REQUIRED TASK: Rewrite the listing below with every instance of "colorful gemstone" swapped for "multicolored stone" and everything else unchanged. Leave the pictures out.

SUPPLIED ENTRIES:
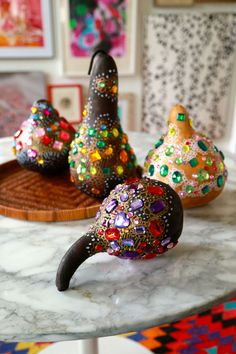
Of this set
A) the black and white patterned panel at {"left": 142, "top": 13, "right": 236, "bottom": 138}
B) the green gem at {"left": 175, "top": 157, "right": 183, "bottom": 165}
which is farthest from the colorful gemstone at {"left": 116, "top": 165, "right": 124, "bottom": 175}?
the black and white patterned panel at {"left": 142, "top": 13, "right": 236, "bottom": 138}

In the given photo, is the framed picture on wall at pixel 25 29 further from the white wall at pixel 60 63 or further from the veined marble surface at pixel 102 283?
the veined marble surface at pixel 102 283

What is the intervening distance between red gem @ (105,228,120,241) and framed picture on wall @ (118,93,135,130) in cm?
143

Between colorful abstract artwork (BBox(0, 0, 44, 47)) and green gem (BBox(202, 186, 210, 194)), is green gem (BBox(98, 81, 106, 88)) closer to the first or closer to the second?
green gem (BBox(202, 186, 210, 194))

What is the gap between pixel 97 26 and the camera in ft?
5.82

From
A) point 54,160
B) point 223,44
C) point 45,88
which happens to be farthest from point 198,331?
point 223,44

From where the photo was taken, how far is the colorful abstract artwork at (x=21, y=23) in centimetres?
167

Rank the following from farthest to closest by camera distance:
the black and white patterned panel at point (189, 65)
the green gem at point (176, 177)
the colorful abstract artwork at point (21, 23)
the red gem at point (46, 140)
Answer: the black and white patterned panel at point (189, 65), the colorful abstract artwork at point (21, 23), the red gem at point (46, 140), the green gem at point (176, 177)

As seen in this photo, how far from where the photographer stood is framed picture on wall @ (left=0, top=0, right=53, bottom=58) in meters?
1.67

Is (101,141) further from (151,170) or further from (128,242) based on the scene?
(128,242)

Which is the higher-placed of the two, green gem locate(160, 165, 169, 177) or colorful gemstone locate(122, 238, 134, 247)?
green gem locate(160, 165, 169, 177)

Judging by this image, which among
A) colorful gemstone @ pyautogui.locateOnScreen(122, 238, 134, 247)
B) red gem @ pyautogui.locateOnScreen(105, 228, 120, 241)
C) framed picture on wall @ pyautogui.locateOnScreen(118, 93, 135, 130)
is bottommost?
framed picture on wall @ pyautogui.locateOnScreen(118, 93, 135, 130)

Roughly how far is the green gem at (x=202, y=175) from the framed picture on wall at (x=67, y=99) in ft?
4.24

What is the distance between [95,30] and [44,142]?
1.16m

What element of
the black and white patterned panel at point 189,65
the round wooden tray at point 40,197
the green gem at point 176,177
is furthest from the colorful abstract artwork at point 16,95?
the green gem at point 176,177
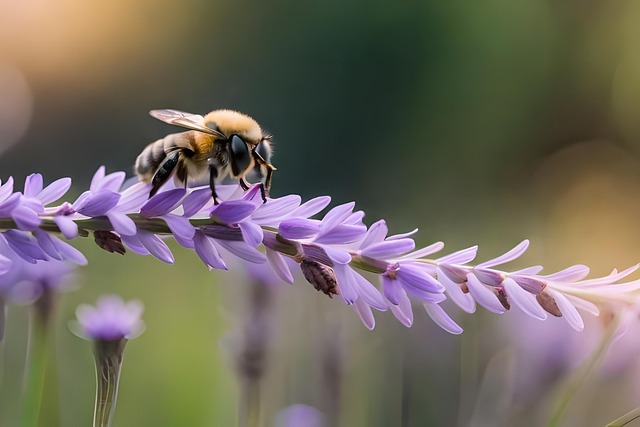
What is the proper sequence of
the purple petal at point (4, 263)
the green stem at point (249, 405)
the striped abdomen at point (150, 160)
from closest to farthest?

RESPONSE TO THE EXERCISE:
Of this set
A) the black and white patterned panel at {"left": 142, "top": 13, "right": 236, "bottom": 138}
B) the green gem at {"left": 175, "top": 157, "right": 183, "bottom": 165}
which is farthest from the multicolored stone at {"left": 116, "top": 165, "right": 124, "bottom": 175}?
the black and white patterned panel at {"left": 142, "top": 13, "right": 236, "bottom": 138}

In the given photo, is the framed picture on wall at pixel 25 29 further from the white wall at pixel 60 63 or further from the veined marble surface at pixel 102 283?
the veined marble surface at pixel 102 283

What is the intervening distance between red gem @ (105,228,120,241) and framed picture on wall @ (118,93,135,130) in cm?
143

Between colorful abstract artwork (BBox(0, 0, 44, 47)) and green gem (BBox(202, 186, 210, 194)), is green gem (BBox(98, 81, 106, 88)) closer to the first or closer to the second?
green gem (BBox(202, 186, 210, 194))

What is the gap between pixel 97 26 and the camera in ft?
5.82

From
A) point 54,160
B) point 223,44
C) point 45,88
which happens to be farthest from point 198,331?
point 223,44

From where the photo was taken, how far is the colorful abstract artwork at (x=21, y=23) in centimetres?
167

Rank the following from farthest to closest by camera distance:
the black and white patterned panel at point (189, 65)
the green gem at point (176, 177)
the colorful abstract artwork at point (21, 23)
the red gem at point (46, 140)
Answer: the black and white patterned panel at point (189, 65), the colorful abstract artwork at point (21, 23), the red gem at point (46, 140), the green gem at point (176, 177)

As seen in this photo, how far from where the photographer stood is framed picture on wall @ (left=0, top=0, right=53, bottom=58) in meters?
1.67

Is (101,141) further from (151,170) or further from (128,242) based on the scene?
(128,242)

Which is the higher-placed of the two, green gem locate(160, 165, 169, 177) or multicolored stone locate(122, 238, 134, 247)?
green gem locate(160, 165, 169, 177)

Judging by this image, which among
A) multicolored stone @ pyautogui.locateOnScreen(122, 238, 134, 247)
B) red gem @ pyautogui.locateOnScreen(105, 228, 120, 241)
C) framed picture on wall @ pyautogui.locateOnScreen(118, 93, 135, 130)
is bottommost?
framed picture on wall @ pyautogui.locateOnScreen(118, 93, 135, 130)

Roughly how far is the green gem at (x=202, y=175) from the framed picture on wall at (x=67, y=99) in ft?
4.24

What is the distance between [95,30] and [44,142]?
1.16m

What element of
the black and white patterned panel at point 189,65
the round wooden tray at point 40,197
the green gem at point 176,177
is furthest from the colorful abstract artwork at point 16,95?
the green gem at point 176,177
What is the proper sequence of
the purple petal at point (4, 263)
the green stem at point (249, 405)
the striped abdomen at point (150, 160)
from closest to farthest?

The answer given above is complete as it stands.